■ **READING PASSAGE**

++++++++++

Asbestos

Asbestos is often regarded as the silent killer, being responsible for a reputable 4,700 deaths every year in the UK, which is higher than the mortality rate arising from road accidents; and is expected to peak in 2015.

Asbestos was first identified in 1907 and was used extensively from 1950s onwards, not being finally banned until 1999; consequently there still remains a substantial amount of Asbestos in existing buildings today.

Asbestos is a naturally occurring fibrous silicate mineral that has been in widespread use since the 1950’s, and is used predominately for its thermal, acoustic and heat resistant properties. 

There are 3 main types of Asbestos, these are Chrysotile, (white), which is the most common, and Amosite (brown) and Crocodilite (blue). See Types of Asbestos for more information


 

Where was Asbestos used?

Asbestos is impossible to identify by the naked eye and requires sample testing to confirm its presence. However, there are a number of materials in the home, which where used extensively between 1940-1999 and incorporated asbestos in their formation, which are consequently regarded as ACM’s (asbestos containing materials) until proven otherwise.

It is highly unlikely that buildings constructed prior to 1800 will have had asbestos incorporated within their design, however asbestos materials may have been subsequently added at a later date, therefore, buildings of all ages should be checked for Asbestos

 

  • Asbestos Cement- Often found on corrugated profile metal roofs e.g. to garage and shed roofs.

++++++++++

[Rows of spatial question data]

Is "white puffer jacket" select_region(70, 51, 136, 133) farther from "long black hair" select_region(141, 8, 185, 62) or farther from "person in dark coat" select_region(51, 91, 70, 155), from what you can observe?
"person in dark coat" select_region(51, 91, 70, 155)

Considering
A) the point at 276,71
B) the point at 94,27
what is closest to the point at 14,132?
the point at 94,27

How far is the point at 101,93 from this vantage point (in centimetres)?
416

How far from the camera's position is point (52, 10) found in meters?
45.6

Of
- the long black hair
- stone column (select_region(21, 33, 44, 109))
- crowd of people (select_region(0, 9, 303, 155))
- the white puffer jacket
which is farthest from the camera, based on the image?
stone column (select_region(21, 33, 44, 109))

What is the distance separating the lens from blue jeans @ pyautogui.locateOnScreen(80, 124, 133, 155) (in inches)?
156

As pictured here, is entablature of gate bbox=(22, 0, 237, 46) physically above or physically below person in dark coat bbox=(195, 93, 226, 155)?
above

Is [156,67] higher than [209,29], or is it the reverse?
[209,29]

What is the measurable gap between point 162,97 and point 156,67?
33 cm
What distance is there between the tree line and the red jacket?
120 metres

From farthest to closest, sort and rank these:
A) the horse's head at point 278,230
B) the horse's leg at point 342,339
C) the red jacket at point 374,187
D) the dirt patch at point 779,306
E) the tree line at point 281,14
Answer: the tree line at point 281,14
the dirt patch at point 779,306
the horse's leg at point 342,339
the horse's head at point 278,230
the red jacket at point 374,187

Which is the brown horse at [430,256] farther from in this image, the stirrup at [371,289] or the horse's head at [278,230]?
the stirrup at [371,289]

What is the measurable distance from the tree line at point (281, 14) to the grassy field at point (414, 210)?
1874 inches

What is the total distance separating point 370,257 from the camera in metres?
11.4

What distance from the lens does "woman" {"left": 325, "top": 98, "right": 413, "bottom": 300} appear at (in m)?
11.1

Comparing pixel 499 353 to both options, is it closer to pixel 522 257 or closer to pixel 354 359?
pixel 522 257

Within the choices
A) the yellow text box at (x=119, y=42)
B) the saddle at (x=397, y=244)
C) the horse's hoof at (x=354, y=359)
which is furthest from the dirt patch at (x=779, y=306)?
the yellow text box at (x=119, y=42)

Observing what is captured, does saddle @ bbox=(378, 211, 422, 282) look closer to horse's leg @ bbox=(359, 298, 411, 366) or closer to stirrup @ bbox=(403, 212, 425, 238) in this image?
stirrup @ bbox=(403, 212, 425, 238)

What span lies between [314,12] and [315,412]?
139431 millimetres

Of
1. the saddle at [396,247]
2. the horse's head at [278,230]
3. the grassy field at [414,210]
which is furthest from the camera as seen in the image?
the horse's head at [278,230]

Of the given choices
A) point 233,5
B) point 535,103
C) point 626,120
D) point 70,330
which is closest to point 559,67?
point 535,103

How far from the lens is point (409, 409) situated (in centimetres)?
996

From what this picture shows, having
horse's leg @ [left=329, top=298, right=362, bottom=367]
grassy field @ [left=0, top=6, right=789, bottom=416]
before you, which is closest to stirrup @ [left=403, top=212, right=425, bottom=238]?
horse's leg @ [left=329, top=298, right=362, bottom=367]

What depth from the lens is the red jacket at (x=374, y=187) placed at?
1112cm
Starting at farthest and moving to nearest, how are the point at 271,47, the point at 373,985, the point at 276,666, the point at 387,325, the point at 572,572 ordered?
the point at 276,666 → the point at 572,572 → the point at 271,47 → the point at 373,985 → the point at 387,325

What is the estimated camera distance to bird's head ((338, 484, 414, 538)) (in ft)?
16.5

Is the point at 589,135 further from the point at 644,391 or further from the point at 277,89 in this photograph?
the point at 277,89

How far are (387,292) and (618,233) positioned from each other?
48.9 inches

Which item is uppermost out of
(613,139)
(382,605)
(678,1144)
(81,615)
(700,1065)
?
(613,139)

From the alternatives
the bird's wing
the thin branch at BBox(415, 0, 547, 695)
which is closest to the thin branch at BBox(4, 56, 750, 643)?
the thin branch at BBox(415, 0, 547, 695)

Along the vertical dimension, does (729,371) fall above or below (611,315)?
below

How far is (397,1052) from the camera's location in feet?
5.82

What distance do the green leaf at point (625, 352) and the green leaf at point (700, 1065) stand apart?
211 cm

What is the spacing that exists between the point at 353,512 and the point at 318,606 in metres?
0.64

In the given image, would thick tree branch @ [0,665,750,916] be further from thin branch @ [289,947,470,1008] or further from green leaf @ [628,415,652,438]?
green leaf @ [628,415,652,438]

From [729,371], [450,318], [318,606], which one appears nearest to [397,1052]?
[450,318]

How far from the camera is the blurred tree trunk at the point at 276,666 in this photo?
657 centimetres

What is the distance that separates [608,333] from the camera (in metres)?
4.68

++++++++++

■ **WRITTEN REQUEST 1**
According to the asbestos text, in what year was asbestos finally banned?
■ **WRITTEN REQUEST 2**
Retype the stretch of the asbestos text from "Asbestos is often" through "existing buildings today.".
■ **WRITTEN REQUEST 3**
List the types of asbestos named in the asbestos text, each with the color given for it.

■ **TASK SOLUTION 1**
1999

■ **TASK SOLUTION 2**
Asbestos is often regarded as the silent killer, being responsible for a reputable 4,700 deaths every year in the UK, which is higher than the mortality rate arising from road accidents; and is expected to peak in 2015.

Asbestos was first identified in 1907 and was used extensively from 1950s onwards, not being finally banned until 1999; consequently there still remains a substantial amount of Asbestos in existing buildings today.

■ **TASK SOLUTION 3**
Chrysotile (white)
Amosite (brown)
Crocodilite (blue)